Tarifchecks - News
München, den 3. November (tc.) Die Leistungen der gesetzlichen Krankenversicherung sind in den letzten Jahren deutlich zurückgegangen. Gerade in Sachen Zahnersatz werden immer weniger Posten übernommen. Deshalb empfiehlt sich der Abschluss einer Zahnzusatzversicherung mit einer möglichst umfassenden Leistungspalette. Doch nicht alle Tarife halten, was sie auf den ersten Blick versprechen. Wie bei jeder Versicherung sollte man im Vorfeld auf die Vertragsdetails achten.
Eine repräsentative Meinungsumfrage von Emnid belegt, dass 81 Prozent der Deutschen viel Wert auf die Gesundheit ihrer Zähne legen. Grundsätzlich wäre jeder zweite Bürger bereit, mehr Geld für ein schönes Lächeln auszugeben. Doch Heilbehandlungen und Zahnersatz können schnell in’s Geld gehen, und das sitzt angesichts der angespannten Wirtschaftslage nicht gerade locker in der Tasche.
Bianca Boss vom Bund der Versicherten (BdV) erklärt: „Übernommen werden nur befundorientierte Festzuschüsse.“ Je nach Befund erhält ein Patient also einen festgelegten Zuschuss – ganz gleich, welche Heilbehandlung seitens des Versicherungsnehmers erwünscht ist.
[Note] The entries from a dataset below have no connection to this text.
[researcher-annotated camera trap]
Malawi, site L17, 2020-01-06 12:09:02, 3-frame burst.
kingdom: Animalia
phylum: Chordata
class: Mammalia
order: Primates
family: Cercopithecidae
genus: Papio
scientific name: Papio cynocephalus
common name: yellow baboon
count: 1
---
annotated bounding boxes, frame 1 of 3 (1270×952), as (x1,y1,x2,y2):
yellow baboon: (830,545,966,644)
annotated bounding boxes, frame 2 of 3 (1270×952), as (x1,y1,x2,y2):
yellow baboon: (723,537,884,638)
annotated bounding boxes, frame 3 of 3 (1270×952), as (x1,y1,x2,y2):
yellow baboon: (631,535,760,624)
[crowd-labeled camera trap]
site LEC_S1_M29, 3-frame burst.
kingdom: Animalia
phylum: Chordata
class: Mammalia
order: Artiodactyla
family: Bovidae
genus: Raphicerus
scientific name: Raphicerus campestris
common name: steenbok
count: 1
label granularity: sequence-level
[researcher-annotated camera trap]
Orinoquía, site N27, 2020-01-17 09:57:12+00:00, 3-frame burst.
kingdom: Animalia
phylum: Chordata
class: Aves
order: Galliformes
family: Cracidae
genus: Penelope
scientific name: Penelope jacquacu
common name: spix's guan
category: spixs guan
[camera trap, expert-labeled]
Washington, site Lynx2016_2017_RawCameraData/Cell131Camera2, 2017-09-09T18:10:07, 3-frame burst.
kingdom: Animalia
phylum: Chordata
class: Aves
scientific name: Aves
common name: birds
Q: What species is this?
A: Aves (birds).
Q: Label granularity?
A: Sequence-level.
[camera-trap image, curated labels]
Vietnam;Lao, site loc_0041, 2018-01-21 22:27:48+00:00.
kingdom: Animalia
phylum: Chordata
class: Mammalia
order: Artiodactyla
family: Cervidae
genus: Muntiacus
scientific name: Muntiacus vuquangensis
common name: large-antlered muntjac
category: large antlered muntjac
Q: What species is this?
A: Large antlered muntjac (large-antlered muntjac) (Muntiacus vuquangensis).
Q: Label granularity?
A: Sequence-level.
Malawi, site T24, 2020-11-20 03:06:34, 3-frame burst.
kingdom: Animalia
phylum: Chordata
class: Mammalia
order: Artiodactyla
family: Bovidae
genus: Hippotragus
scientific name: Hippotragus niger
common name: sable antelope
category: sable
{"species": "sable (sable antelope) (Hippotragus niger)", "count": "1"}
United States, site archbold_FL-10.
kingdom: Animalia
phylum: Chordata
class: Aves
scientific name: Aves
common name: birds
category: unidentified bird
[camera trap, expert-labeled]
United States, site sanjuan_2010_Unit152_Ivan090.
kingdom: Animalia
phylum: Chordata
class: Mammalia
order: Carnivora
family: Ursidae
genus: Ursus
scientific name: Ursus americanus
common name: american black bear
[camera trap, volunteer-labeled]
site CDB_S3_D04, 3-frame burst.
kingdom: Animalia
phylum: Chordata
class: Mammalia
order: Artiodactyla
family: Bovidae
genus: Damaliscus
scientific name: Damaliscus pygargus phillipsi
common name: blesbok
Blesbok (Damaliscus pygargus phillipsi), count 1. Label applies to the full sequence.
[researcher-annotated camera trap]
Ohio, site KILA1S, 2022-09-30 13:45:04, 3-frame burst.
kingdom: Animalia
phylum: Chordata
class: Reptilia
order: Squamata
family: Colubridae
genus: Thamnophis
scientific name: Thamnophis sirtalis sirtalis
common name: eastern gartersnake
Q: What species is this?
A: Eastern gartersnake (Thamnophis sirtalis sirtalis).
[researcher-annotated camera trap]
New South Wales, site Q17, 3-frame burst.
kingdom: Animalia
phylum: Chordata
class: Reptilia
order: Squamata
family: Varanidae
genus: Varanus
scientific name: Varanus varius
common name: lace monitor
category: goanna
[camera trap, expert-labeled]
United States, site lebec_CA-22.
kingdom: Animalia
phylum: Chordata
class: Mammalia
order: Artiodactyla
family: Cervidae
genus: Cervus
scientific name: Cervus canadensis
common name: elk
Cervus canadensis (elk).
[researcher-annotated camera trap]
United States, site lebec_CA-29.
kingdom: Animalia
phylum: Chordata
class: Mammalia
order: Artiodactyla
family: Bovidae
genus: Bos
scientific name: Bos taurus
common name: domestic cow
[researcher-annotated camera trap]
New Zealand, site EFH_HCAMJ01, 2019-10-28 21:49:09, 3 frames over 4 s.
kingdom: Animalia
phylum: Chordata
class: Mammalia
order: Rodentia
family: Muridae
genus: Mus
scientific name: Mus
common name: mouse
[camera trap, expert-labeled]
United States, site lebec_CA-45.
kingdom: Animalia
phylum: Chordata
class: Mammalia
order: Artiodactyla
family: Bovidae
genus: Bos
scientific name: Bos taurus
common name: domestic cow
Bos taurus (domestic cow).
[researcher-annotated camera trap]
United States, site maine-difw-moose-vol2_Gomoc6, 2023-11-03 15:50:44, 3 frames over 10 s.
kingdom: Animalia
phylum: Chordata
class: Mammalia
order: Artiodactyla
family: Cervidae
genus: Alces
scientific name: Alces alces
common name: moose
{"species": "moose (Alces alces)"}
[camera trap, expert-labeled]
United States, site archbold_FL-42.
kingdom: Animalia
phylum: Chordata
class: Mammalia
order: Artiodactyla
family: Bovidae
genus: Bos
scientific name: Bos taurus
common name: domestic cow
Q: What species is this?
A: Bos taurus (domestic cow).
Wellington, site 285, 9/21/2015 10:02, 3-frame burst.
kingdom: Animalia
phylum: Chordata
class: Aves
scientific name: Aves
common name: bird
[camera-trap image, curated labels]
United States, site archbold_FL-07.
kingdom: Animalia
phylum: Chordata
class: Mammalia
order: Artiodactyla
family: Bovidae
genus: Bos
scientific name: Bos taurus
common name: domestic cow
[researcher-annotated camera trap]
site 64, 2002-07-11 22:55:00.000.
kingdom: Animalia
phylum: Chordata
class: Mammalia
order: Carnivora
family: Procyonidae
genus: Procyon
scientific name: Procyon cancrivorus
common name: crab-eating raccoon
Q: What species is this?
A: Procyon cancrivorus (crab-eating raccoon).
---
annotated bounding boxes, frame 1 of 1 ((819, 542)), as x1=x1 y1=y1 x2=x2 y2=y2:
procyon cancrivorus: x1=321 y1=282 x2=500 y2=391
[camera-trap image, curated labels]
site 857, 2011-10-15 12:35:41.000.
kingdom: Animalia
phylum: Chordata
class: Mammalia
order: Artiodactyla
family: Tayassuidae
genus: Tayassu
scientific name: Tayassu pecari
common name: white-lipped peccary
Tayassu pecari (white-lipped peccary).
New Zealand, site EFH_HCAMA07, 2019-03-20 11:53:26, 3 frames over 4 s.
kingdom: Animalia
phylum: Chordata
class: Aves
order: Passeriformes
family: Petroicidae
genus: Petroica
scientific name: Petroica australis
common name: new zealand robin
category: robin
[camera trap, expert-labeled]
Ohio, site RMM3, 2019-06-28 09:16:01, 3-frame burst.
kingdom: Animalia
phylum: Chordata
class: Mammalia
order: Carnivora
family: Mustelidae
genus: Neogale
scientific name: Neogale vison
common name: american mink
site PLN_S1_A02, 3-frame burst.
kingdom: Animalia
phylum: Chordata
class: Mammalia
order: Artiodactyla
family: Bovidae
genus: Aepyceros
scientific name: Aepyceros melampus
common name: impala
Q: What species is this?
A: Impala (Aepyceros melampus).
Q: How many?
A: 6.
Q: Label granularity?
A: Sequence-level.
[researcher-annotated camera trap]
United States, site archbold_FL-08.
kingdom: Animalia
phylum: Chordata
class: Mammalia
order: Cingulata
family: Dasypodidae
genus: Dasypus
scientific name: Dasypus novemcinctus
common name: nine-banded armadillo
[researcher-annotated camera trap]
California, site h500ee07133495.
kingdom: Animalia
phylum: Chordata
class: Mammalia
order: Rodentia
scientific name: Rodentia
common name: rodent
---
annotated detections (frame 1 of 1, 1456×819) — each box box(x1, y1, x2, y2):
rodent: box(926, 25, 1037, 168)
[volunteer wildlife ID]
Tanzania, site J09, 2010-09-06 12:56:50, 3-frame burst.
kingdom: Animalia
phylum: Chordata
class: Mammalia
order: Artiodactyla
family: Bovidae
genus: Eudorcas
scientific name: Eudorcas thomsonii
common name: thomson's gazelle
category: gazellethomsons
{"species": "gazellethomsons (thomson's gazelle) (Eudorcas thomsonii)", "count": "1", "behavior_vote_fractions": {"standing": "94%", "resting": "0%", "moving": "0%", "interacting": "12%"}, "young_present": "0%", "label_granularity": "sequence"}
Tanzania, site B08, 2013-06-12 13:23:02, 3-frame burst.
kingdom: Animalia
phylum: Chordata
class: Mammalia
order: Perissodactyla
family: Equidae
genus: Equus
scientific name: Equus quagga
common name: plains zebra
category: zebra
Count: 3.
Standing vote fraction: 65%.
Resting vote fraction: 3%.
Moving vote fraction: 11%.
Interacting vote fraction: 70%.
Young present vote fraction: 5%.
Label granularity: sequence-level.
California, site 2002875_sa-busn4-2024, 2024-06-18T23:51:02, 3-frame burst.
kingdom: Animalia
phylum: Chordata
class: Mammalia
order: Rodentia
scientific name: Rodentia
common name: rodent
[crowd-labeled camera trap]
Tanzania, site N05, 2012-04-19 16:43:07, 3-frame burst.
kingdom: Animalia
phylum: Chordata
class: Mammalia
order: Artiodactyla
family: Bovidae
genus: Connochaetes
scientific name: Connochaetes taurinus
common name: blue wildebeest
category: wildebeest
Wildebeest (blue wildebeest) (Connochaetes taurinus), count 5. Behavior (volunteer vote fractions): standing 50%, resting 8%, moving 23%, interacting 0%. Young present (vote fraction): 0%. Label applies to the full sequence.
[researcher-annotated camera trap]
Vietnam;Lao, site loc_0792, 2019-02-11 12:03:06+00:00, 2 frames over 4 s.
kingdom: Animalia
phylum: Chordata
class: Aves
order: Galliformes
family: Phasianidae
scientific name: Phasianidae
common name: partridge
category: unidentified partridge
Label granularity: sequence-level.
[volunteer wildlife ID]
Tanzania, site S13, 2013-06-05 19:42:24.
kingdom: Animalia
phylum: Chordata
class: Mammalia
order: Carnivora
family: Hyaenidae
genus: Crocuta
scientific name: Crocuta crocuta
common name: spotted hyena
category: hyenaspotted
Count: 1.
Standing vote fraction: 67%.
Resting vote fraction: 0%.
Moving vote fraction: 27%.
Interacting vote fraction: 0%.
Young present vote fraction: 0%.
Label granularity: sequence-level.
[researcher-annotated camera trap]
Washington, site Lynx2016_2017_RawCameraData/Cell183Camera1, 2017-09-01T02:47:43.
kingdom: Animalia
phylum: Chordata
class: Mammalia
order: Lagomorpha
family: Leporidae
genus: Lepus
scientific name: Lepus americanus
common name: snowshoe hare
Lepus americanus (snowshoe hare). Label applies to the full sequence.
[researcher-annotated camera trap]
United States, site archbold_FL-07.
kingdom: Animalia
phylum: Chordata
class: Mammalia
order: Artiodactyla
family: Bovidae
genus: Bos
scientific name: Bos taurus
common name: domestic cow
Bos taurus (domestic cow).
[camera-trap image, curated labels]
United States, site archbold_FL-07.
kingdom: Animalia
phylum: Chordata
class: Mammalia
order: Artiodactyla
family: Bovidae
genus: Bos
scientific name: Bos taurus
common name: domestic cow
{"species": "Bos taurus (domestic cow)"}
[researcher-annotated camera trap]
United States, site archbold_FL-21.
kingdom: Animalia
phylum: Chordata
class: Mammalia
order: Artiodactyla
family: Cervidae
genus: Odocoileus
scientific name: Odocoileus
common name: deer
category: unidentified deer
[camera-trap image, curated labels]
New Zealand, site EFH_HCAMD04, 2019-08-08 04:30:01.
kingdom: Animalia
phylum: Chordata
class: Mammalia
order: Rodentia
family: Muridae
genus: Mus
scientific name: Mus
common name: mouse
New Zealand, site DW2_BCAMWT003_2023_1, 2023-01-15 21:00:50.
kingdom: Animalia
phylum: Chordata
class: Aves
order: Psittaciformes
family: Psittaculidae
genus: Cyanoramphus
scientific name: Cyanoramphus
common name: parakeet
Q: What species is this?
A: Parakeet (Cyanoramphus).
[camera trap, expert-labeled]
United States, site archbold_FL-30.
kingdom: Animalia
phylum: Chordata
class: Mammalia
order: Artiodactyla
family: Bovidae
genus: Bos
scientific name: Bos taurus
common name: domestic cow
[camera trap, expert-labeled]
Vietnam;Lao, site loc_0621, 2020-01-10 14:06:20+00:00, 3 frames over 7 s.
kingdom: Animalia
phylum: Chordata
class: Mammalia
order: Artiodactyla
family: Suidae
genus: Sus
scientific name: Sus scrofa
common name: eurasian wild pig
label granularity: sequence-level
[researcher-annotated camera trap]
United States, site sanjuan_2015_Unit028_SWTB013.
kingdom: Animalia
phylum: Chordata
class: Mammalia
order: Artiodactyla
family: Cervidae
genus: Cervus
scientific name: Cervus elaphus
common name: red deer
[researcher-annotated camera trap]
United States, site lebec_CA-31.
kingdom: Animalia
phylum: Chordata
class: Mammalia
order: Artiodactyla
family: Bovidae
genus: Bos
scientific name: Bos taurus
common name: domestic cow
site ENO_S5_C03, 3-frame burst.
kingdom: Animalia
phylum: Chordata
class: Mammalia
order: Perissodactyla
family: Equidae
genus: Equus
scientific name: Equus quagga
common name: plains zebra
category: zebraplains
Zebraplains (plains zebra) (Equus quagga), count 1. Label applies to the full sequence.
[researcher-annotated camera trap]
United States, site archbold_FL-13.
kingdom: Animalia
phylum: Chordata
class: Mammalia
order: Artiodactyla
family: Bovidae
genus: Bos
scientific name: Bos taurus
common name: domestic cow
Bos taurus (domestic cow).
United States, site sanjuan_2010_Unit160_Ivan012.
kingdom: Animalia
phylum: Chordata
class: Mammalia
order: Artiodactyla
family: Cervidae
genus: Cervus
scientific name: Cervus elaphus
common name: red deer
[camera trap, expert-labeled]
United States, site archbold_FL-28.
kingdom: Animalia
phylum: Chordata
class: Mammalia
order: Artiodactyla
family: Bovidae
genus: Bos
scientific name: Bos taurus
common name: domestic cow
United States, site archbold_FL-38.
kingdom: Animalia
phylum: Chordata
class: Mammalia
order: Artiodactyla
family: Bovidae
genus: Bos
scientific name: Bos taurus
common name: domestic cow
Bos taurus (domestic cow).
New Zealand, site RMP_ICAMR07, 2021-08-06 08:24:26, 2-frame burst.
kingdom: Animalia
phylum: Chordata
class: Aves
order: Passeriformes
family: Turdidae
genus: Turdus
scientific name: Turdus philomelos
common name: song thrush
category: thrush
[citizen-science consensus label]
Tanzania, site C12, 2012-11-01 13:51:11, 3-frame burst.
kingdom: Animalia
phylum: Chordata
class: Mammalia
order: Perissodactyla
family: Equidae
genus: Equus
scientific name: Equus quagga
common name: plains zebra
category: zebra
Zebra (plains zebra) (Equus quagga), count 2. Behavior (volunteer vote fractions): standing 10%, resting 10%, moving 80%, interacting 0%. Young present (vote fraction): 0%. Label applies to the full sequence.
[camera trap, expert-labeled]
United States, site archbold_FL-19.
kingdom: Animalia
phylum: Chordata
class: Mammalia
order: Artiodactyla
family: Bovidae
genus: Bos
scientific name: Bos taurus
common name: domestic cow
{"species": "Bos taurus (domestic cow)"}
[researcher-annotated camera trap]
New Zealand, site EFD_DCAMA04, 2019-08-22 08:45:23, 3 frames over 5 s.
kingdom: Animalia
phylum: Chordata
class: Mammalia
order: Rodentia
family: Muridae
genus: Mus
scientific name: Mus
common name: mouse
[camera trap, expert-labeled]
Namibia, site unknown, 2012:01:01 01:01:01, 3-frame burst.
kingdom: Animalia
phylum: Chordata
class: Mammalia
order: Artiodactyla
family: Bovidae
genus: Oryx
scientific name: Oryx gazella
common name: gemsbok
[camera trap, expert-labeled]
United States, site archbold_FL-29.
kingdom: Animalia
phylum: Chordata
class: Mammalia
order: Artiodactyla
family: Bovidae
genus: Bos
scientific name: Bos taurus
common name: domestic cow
Die Differenz muss dann aus eigener Tasche bezahlt werden. Private Krankenversicherungstarife sind in der Regel kulanter und erstatten häufig zwischen 60 und 80 Prozent. Doch auch Zahnzusatzversicherungen kommen nicht für alle Kosten auf und übernehmen häufig nur bis zu 80 Prozent.
Leistungsausschlüsse beachten!
Der Abschluss einer Zahnzusatz-Police sollte so früh wie möglich erfolgen. Denn wenn erst einmal die ersten größeren Maßnahmen nötig sind, drohen Leistungsausschlüsse. Versichert werden können häufig nur Zähne, die zum Zeitpunkt des Vertragsabschlusses noch unversehrt sind – wenn also im Vorfeld noch keine Behandlungen begonnen wurden. Anspruch auf Leistungen haben Versicherungsnehmer häufig erst, wenn nach dem Vertragsschluss eine bestimmte Zeit verstrichen ist.
Verbraucherschützer raten von Zusatztarifen ab, deren Erstattungssätze zu niedrig sind. Ebenfalls nicht zu empfehlen sind Optionen mit doppeltem Festzuschuss. Dabei werden die festen Sätze der gesetzlichen Versicherer nämlich lediglich verdoppelt, unabhängig davon, ob die Kosten ungleich höher sind.
Besonders wichtig sind vor dem Vertragsschluss die Fragen, ob und in welchem Maß die Kosten für Implantate und Inlays übernommen werden oder die Zahl der Implantate je Kiefer vielleicht beschränkt ist. Ebenfalls zu klären ist die Höhe des Ärztehonorars. Nicht alle Tarife übernehmen die gängigen Sätze der Honorar-Abrechnung. Mit all diesen Fragen sollte man Preise und Leistungen der einzelnen Tarife und Anbieter vergleichen. Hierfür eignen sich, wie bei den meisten Versicherungsformen, die unabhängigen Tarifrechner.